**Data for review:**

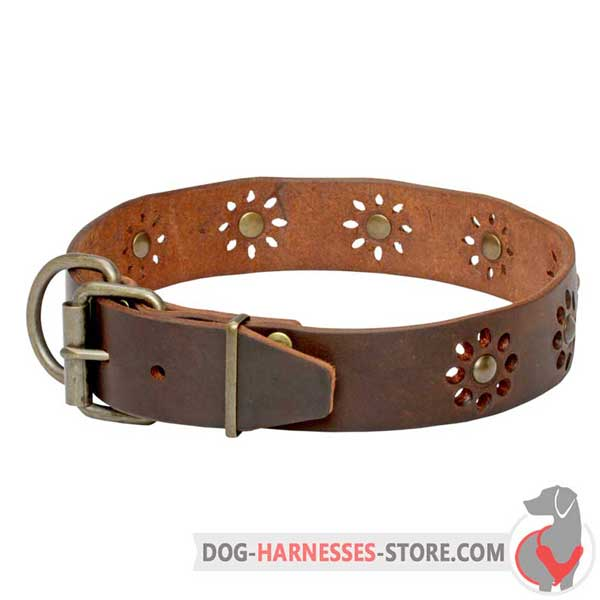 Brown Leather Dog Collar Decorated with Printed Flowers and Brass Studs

* * *

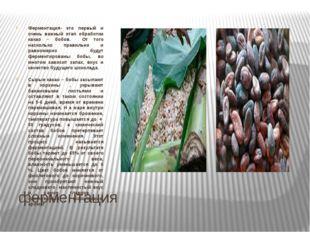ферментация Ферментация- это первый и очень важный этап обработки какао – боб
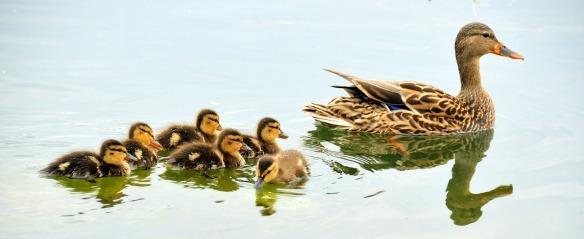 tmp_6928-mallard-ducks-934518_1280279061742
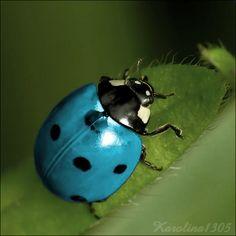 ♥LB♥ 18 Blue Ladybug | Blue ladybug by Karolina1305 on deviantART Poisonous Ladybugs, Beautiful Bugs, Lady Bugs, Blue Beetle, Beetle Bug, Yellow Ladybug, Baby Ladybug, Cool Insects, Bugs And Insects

**Task directions:** In the data above, start at the line holding "tmp_6928-mallard-ducks-934518_1280279061742" and stop after the line holding "Bugs And Insects"; write out those lines exactly, without pictures.

**Task output:**
 tmp_6928-mallard-ducks-934518_1280279061742
 ♥LB♥ 18 Blue Ladybug | Blue ladybug by Karolina1305 on deviantART Poisonous Ladybugs, Beautiful Bugs, Lady Bugs, Blue Beetle, Beetle Bug, Yellow Ladybug, Baby Ladybug, Cool Insects, Bugs And Insects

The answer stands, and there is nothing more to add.